🤖 AI Summary
Current multimodal language models predominantly rely on a single generic visual encoder, struggling to balance domain-specific expertise with cross-domain generalization. To address this, we propose a multi-visual-encoder mixture architecture featuring a novel soft routing mechanism—requiring neither fine-tuning nor image patching—that dynamically dispatches input images to the most suitable pre-trained specialized encoders (e.g., UniChat, InternViT, Texify) via gated Mixture-of-Experts (MoE). Our method integrates heterogeneous encoders, lightweight adapter interfaces, and a zero-shot domain selection strategy, achieving unified expertise and generalization without parameter inflation.
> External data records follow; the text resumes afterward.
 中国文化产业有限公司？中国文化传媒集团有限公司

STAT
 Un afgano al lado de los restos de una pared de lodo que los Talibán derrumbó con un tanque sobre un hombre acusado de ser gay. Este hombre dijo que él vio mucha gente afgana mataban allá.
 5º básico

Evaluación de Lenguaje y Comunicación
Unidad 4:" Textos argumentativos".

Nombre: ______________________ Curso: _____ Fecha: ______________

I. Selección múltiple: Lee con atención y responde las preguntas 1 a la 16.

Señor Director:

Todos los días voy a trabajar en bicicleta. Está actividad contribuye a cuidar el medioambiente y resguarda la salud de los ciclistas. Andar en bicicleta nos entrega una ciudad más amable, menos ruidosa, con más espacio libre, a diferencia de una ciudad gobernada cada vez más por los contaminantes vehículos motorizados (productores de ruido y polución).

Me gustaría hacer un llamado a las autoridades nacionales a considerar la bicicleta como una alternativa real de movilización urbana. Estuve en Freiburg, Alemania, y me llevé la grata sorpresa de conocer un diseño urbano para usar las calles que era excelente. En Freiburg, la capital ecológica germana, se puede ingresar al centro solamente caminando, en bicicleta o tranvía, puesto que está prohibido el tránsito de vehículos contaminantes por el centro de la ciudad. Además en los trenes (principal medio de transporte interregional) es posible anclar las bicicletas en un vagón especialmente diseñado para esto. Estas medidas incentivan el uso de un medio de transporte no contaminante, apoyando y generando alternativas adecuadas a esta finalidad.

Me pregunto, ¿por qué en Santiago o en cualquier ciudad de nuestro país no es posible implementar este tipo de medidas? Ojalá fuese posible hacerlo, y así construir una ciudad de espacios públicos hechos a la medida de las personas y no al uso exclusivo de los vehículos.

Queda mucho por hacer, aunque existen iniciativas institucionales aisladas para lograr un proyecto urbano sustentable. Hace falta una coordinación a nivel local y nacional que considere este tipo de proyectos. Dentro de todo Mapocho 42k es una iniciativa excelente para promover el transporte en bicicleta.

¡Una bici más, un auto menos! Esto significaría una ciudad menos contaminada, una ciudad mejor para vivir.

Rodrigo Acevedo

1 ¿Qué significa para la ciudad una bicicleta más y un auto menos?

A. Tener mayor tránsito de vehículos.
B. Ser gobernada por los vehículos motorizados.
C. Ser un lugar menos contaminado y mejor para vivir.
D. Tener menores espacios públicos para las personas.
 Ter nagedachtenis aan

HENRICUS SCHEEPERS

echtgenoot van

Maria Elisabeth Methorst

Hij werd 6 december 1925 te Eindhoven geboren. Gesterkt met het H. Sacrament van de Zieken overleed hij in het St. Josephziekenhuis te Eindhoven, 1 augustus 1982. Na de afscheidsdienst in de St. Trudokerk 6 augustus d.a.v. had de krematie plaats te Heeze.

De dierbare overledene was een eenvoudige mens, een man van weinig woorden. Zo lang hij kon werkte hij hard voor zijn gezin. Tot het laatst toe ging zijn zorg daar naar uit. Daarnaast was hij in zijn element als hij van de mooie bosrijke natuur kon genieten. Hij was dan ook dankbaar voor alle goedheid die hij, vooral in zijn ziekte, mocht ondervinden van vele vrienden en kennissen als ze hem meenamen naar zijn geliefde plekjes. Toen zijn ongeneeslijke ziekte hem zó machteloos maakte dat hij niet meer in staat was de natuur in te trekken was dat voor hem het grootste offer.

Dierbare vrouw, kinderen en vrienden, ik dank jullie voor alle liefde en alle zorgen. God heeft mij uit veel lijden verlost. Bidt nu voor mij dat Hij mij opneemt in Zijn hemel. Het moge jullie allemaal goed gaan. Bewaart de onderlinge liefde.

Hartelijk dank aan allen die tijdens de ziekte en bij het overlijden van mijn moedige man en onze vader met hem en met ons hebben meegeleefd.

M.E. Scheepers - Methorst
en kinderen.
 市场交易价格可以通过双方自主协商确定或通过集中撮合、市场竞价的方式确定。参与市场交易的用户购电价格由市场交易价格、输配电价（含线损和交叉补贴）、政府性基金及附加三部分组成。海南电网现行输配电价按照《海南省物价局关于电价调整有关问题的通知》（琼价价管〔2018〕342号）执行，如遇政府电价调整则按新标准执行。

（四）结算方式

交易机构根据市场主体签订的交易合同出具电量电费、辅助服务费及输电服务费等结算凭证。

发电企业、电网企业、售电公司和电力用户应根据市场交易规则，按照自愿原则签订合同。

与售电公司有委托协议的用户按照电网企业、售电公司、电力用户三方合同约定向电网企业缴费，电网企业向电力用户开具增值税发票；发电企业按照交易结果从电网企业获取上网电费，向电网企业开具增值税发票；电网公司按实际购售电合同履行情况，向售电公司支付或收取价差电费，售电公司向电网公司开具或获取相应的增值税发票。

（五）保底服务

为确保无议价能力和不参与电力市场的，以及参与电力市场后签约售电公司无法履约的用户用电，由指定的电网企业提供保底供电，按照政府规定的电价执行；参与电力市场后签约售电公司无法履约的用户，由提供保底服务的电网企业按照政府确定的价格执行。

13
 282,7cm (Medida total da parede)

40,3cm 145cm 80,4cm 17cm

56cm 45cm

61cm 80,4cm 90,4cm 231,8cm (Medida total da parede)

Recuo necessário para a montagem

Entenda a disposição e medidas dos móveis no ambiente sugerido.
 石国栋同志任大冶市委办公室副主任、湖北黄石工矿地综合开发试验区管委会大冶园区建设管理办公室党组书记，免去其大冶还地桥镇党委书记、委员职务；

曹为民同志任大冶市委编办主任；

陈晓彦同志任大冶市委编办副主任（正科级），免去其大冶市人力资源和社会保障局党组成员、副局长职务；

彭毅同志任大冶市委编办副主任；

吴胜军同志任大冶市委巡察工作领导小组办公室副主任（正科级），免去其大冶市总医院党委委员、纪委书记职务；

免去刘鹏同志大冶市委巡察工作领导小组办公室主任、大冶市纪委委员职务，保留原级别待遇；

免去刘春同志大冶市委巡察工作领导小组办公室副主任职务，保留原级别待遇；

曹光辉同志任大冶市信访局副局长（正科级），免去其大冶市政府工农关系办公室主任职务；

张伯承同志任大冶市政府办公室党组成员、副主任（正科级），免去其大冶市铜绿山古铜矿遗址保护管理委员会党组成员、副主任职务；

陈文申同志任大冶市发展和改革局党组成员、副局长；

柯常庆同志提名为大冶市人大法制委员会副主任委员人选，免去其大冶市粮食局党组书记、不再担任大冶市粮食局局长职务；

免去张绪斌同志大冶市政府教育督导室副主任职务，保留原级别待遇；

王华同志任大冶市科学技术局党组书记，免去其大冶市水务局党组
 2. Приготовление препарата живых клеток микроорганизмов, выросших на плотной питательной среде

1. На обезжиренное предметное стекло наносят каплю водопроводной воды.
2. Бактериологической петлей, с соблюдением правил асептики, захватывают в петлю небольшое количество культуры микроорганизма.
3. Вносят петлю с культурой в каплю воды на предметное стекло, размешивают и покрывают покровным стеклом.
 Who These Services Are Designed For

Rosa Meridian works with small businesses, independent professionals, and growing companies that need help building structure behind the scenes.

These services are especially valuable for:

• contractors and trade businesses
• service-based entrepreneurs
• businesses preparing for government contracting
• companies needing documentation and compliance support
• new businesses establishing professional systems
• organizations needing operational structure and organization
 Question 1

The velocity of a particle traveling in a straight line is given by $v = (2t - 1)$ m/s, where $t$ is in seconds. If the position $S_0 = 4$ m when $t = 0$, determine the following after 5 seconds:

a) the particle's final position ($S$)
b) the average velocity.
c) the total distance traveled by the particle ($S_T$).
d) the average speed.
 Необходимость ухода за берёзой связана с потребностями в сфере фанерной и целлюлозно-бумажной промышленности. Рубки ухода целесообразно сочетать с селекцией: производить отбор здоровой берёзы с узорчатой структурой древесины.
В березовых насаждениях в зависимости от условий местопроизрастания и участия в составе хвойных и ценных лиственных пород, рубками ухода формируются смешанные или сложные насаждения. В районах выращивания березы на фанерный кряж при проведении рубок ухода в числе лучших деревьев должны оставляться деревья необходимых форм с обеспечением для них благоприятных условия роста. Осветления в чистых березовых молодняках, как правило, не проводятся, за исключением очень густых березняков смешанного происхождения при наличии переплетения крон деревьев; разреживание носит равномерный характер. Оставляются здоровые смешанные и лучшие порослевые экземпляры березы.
Evaluated on ChartQA, MMBench, and MMMU, it attains state-of-the-art or near-state-of-the-art performance while supporting end-to-end high-resolution inference—significantly improving both efficiency and accuracy.
📝 Abstract
Multimodal language models (MLMs) integrate visual and textual information by coupling a vision encoder with a large language model through the specific adapter. While existing approaches commonly rely on a single pre-trained vision encoder, there is a great variability of specialized encoders that can boost model's performance in distinct domains. In this work, we propose MOVE (Mixture of Vision Encoders) a simple yet effective approach to leverage multiple pre-trained encoders for specialized multimodal tasks. MOVE automatically routes inputs to the most appropriate encoder among candidates such as Unichat, InternViT, and Texify, thereby enhancing performance across a diverse set of benchmarks, including ChartQA, MMBench, and MMMU. Experimental results demonstrate that MOVE achieves competitive accuracy without incurring the complexities of image slicing for high-resolution images.